- EXERCISE A
Print everything in the nanomaterials passage from "The initial phase" down to "is also ongoing.", copying it word for word.
- EXERCISE B
Carry on the nanomaterials passage from the point where it stops.

- SELECTED TEXT
== Segment start ==

Nanomaterials

NTP inhalation studies on fullerene C60 were conducted through an NIEHS testing contract. Two 13-week inhalation studies of fullerene C60 were completed. Additional studies of fullerene C60 have examined potential impacts on the immune system. These studies of rodent lungs involved two distinct particle sizes of C60 atmospheres. Studies examined:

• Toxicity
• Tissue distribution
• Immunological effects
• Clearance in the lungs

Fullerene C60 was evaluated under a NIOSH-NIEHS Interagency agreement to provide a better assessment of US worker exposures and occupational health concerns.

The multiwalled carbon nanotubes (MWCNT) project examines the impact of nanotube length and diameter. Studies analyzed the toxicity of multiwalled carbon nanotubes in the lungs of animal models.

The initial phase of the project included the procurement and physical and chemical characterization of 24 commercially available carbon nanotubes to evaluate the diversity of commercially available materials. Results from this phase were used for selection of a specific test article for additional tests. Based on toxicity and clearance data, a 30-day study was designed to evaluate immunotoxicity at lower atmosphere concentrations. In addition, a chronic 2-year toxicity and carcinogenicity study in rats and mice exposed to these low concentrations of MWCNT is also ongoing.

Carbon nanotube exposure has been evaluated under a NIOSH-NIEHS Interagency agreement to provide a better assessment of US worker exposures and occupational health concerns.

National Institute for Occupational Safety and Health (NIOSH) staff, supported by a NIOSH-NIEHS Interagency agreement, conducted in vitro physicochemical analyses of a variety of micro and nanocrystalline cellulose (NCC) to assess dissolution and durability. Based on the persistence of nanocrystalline silver, NTP is developing plans for future in vivo studies of nanocrystalline cellulose.

As part of another interagency agreement with NIOSH, NTP is committed to an industry-wide exposure assessment as well as epidemiology studies of U.S. manufacturers of engineered carbonaceous nanomaterials (ECN). The information collected includes:

• Nanomaterials produced (including characterization of size and shape)

== Segment end ==

- INFORMATION SUPPLIED
== Segment start ==

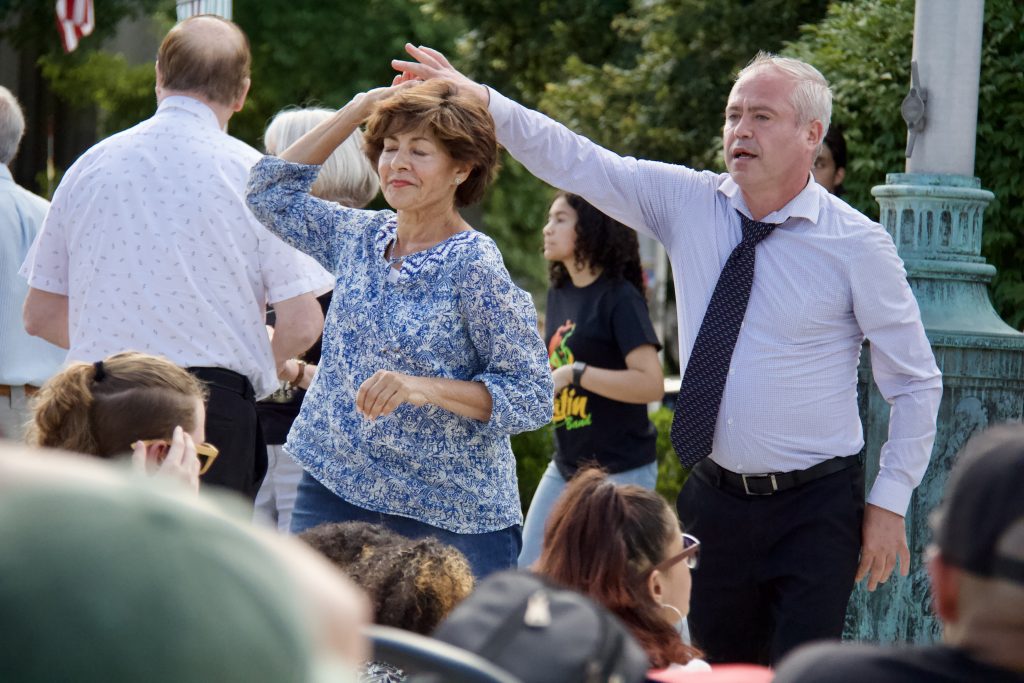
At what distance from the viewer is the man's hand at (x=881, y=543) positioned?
12.6 ft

== Segment end ==

- FINAL ANSWER A
The initial phase of the project included the procurement and physical and chemical characterization of 24 commercially available carbon nanotubes to evaluate the diversity of commercially available materials. Results from this phase were used for selection of a specific test article for additional tests. Based on toxicity and clearance data, a 30-day study was designed to evaluate immunotoxicity at lower atmosphere concentrations. In addition, a chronic 2-year toxicity and carcinogenicity study in rats and mice exposed to these low concentrations of MWCNT is also ongoing.

- FINAL ANSWER B
• Size of worker population by facility
• Tonnage of materials used or produced
• Workforce size
• Status

The U.S. Food and Drug Administration nominated nanoscale silver (n-Ag) for study by the NTP based on two factors:

• Increasing widespread use in drug, food, and cosmetic products
• The general lack of data on the toxicology and pharmacokinetics of these materials

The n-Ag project was conducted by scientists at the National Center for Toxicological Research (NCTR). In vitro toxicity and toxicokinetic studies on the effect of particle size of nanosilver pharmacokinetics were completed. Subchronic, or short-term, 13-week studies on different sizes of n-Ag have also been completed.

Staff at NCTR evaluated the kinetics of tissue distribution following intradermal injection of quantum dots.

Scientists also evaluated kinetics and tissue distribution after dermal exposure of quantum dots to intact and dermabraded mice. Results showed that absorption of nanoscale materials through the skin depends on skin barrier quality, and that lack of an epidermis provides access to quantum dot penetration.

NTP studies on nanoscale titanium dioxide have been conducted as part of the nanotechnology safety initiative. One study, together with other FDA-supported studies, examined the tissue distribution of titanium dioxide materials in animal models following skin exposure. Results indicated that intact skin is an effective barrier to titanium dioxide nanoscale materials.

Studies also examined the resulting protein expression in the lymph nodes of mice following titanium dioxide exposure.

Titanium dioxide was evaluated at NCTR supported by a NCTR-NIEHS Interagency agreement.